Continuously indexed Gaussian fields (GFs) is the most important ingredient in spatial statistical modelling and geo-statistics. The specification through the covariance function gives an intuitive interpretation of its properties. On the computational side, GFs are hampered with the "big-n" problem, since the cost of factorising dense matrices is cubic in the dimension. Although the computational power today is all-time-high, this fact seems still to be a computational bottleneck in applications. Along with GFs, there is the class of Gaussian Markov random fields (GMRFs) which are discretely indexed. The Markov property makes the involved precision matrix sparse which enables the use of numerical algorithms for sparse matrices, that for fields in R^2 only use the square-root of the time required by general algorithms. The specification of a GMRF is through its full conditional distributions but its marginal properties are not transparent in such a parametrisation.

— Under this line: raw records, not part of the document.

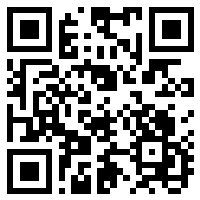 QR Code for 3MnPdENS8QZHzV2cbSYb7AbSXTaSYGQdB5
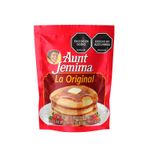 pancakes-aunt-jemima-original-x-300-g-7702193407248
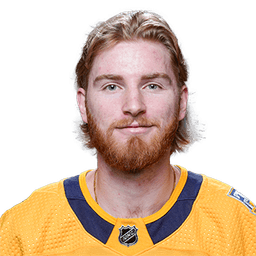 Graham Sward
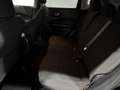 Jeep Compass 1.6 Mjt Sport 4x2 Zwart - thumbnail 17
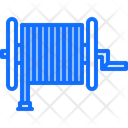 پیش‌نمایش فایل fire-hose-5887552 از پک آتش‌نشان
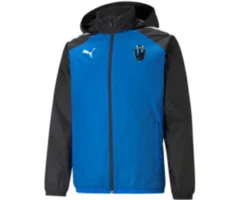 Veste de pluie Puma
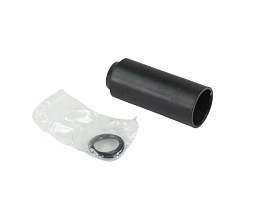 Стволик внутренний Modify Hybrid 6.01мм 285мм (mdf-hp-02-85)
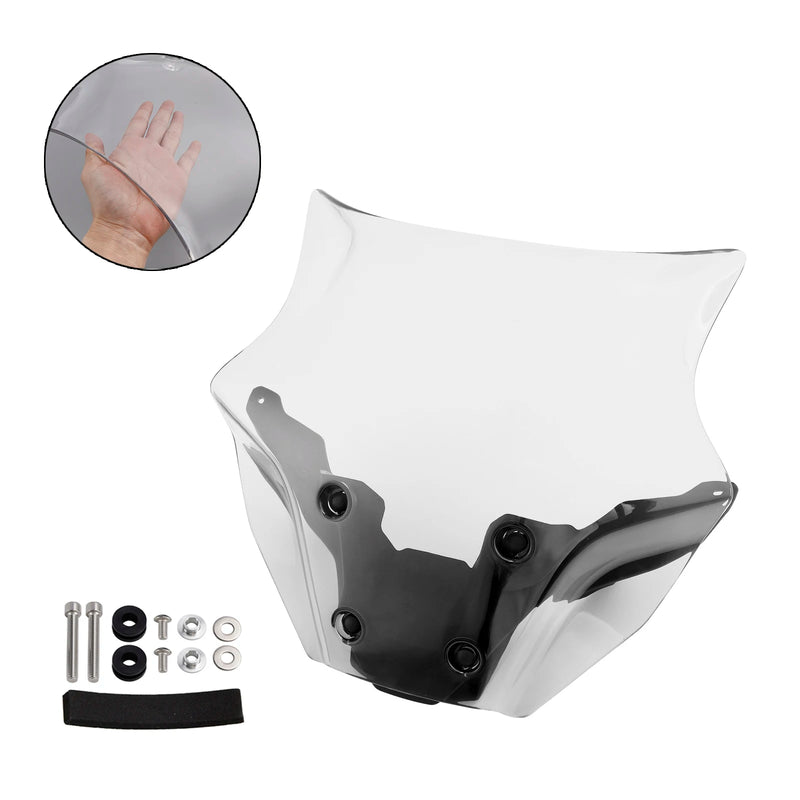 Powersports Pro Accessory 2024-2025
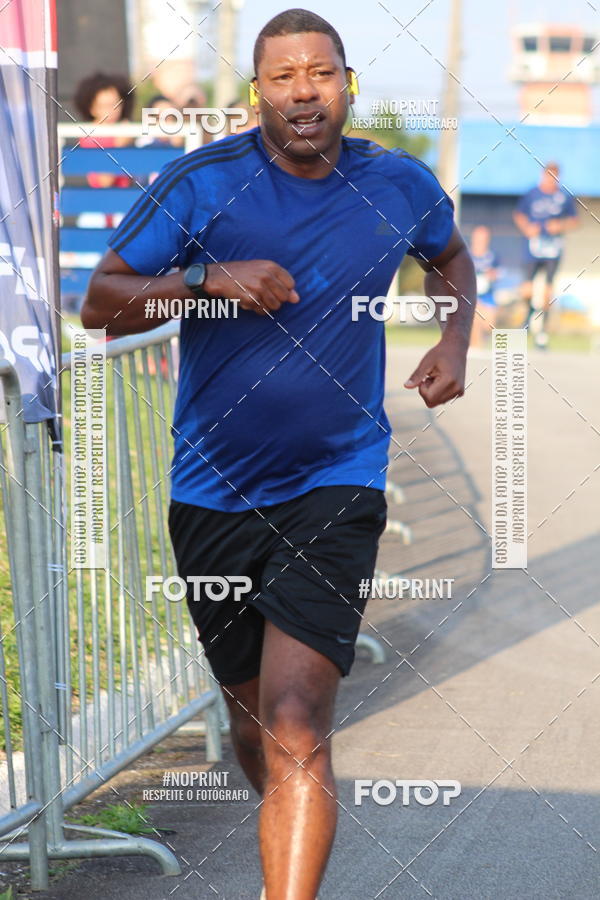 Buy your photos of the eventCORRIDA SANTOS DUMONT DCTA on Fotop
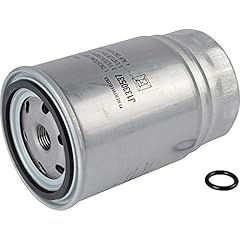 Filtro carburante usato  Spedito ovunque in Italia 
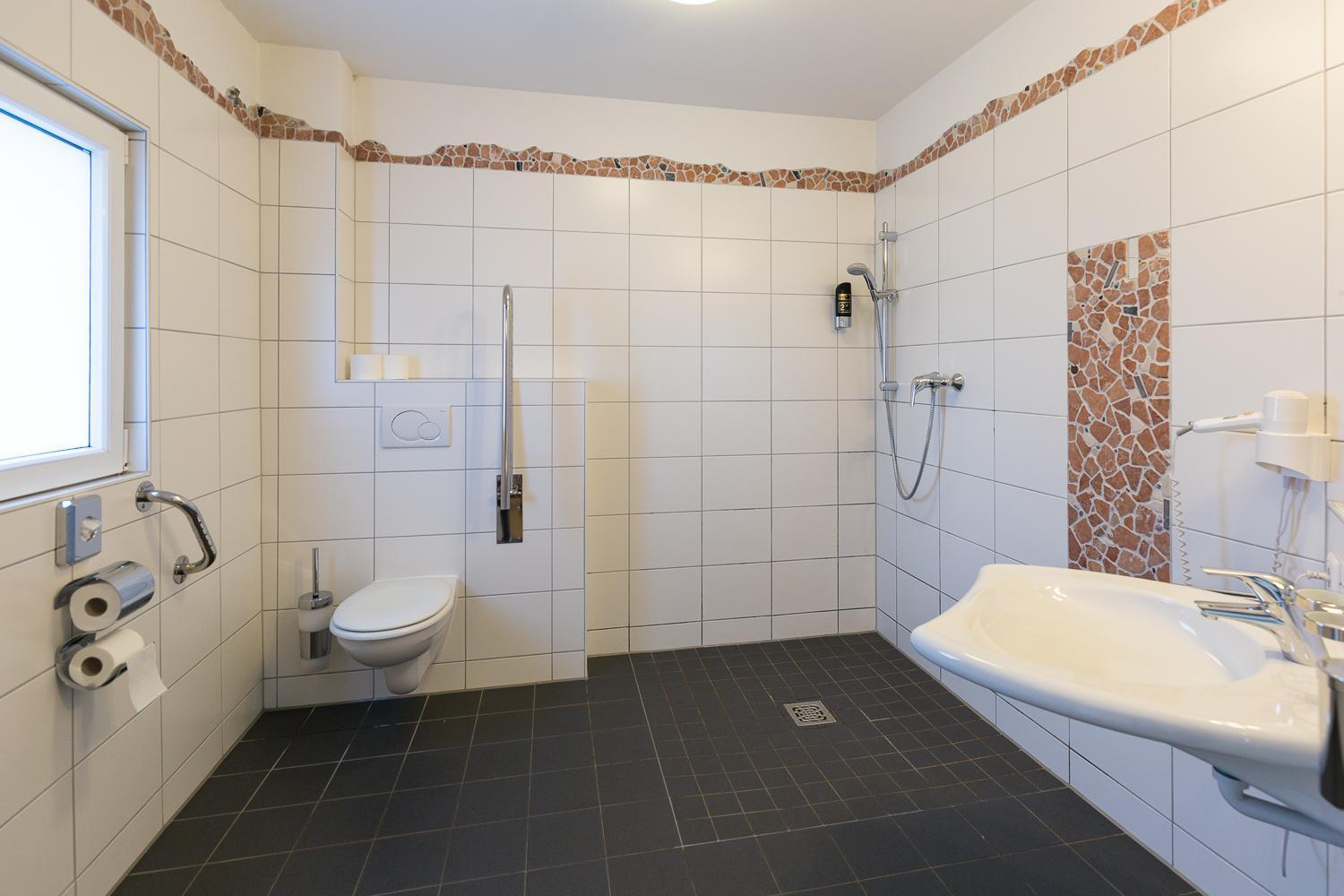 Haus Muellestumpe Hotel Bonn Phòng bức ảnh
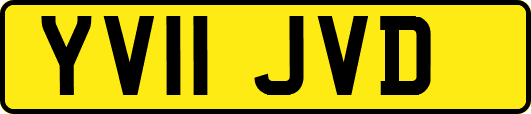 YV11JVD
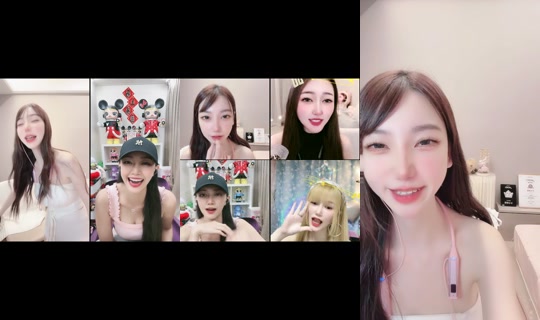 chi_chi__77's Stream - Jul 24, 2026, 3:07 PM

In this paper, we show that using an approximate stochastic weak solution to (linear) stochastic partial differential equations (SPDEs), we can, for some GFs in the Matérn class, provide an

explicit link, for any triangulation of R^d, between GFs and GMRFs. The consequence is that we can take the best from the two worlds and do the modelling using GFs but do the computations using GMRFs. Perhaps more importantly, our approach generalises to other covariance functions generated by SPDEs, including oscillating and non-stationary GFs, as well as GFs on manifolds. We illustrate our approach by analysing global temperature data with a non-stationary model defined on a sphere.